During the American Civil War, on May 26–27, 1862, Confederate Brigadier General Lawrence O'Bryan Branch (a former U.S. Representative from North Carolina who would die six months later at the Battle of Antietam) used it as his headquarters with 4500 soldiers (and later as a hospital, together with three local homes). Two battles sometimes collectively called the "Battle of Slash Church" were Union victories, although the Peninsular Campaign failed. When old trees were cut down in the 1950s, bullets were found, believed to be from those battles.

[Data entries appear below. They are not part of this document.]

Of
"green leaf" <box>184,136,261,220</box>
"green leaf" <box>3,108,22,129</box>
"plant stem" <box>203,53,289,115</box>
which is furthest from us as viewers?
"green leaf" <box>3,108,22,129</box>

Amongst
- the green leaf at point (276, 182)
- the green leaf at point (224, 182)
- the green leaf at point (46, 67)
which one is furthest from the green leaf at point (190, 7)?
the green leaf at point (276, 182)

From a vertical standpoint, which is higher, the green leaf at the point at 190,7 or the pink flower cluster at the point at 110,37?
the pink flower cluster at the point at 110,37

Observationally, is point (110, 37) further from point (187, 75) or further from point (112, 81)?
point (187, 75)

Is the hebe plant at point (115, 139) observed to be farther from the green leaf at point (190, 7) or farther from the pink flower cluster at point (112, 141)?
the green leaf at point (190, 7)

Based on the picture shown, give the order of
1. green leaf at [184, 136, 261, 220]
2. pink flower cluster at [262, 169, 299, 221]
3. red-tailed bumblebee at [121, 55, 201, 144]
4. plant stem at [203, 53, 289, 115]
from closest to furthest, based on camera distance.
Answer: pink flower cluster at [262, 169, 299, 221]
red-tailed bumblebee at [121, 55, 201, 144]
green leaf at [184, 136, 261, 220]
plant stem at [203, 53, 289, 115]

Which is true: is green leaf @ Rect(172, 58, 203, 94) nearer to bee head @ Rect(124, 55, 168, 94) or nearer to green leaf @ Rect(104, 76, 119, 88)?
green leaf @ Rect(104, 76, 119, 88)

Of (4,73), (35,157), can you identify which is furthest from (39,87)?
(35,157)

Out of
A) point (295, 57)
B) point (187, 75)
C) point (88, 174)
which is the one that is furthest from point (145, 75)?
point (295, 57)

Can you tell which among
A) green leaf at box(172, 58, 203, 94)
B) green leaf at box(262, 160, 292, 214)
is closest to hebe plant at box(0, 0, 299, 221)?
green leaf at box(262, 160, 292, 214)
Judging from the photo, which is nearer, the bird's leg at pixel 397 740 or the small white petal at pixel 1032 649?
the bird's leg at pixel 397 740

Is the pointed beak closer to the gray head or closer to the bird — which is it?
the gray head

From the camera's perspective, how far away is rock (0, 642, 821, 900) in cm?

Slash celebrates its history with an event on the grounds every five years. Most recently, the church celebrated its 285th anniversary on September 14, 2014. The public is invited to attend services and events and schedule historic tours.

==Architecture==

The one-story, steep gable roofed, white clapboarded frame building measures approximately 60 feet, 6 inches, by 26 feet, 6 inches. It was built from timber felled on the property – Southern Yellow pine usually 120 feet tall – and fastened mostly with wooden pegs. The exterior pine clapboards on three sides are original. Some of the original wood clapboards on the north side were replaced in a Jan. 1970 exterior boiler fire and the wainscoting (interior) on that same side was partly replaced, leaving the wainscoting on the other side intact. This is a special feature of this building since it runs horizontal in wide boards instead of vertical. Original wavy glass remains in several original wood framed windows which have exterior storm (1950's) windows. The gallery at the back of the sanctuary is original as are the pillars holding it in place and the railings plus the stairs. Construction of this feature can be viewed under the stairs by a door on the first floor. Plus are two original slat constructed benches. Other old furniture dates to the 1850s: a heavy solid dark stained pulpit, an oval table used for communion, two tall backed padded seat chairs, and various styles of wooden bench seats. The 1970s fire produced so much smoke in the floor area the fire crew cut away the floor only to discover an additional floor (the 2nd floor was added by the builders because the 1st floor was too low.) The fire crew also removed the 1st floor and as it was bitterly cold (water froze from the fire hoses) this wood was used as a bonfire until members rescued it to help defray restoration costs by making furniture and small items for sale. Some of these items are available to see in the history room at the church. When the fire crew took away both floors, they discovered four graves of unknown people (still unknown today). The 2nd floor had blood on it from the 1862 occupation of Gen. Branch as bleeding men lay while being treated for the civil war battle. Additional structures: a Sunday School building with a bathroom was built to resemble the church and connected by a passageway from an exterior door already in place. This was important because it did not affect the historic designation as it did not alter the church building. In the 1970s, a fellowship hall and more Sunday school space was erected across the parking lot of brick to serve the congregation's needs. It was listed on the National Register of Historic Places in 1972.

In 1998, a historical highway marker – E105 – was located at the corner of and intersection that has 4 names: Peakes, Ashcake, Sliding Hill and Mt. Hermon Rd., the latter being the address of the church (11353 Mt. Hermon Rd.).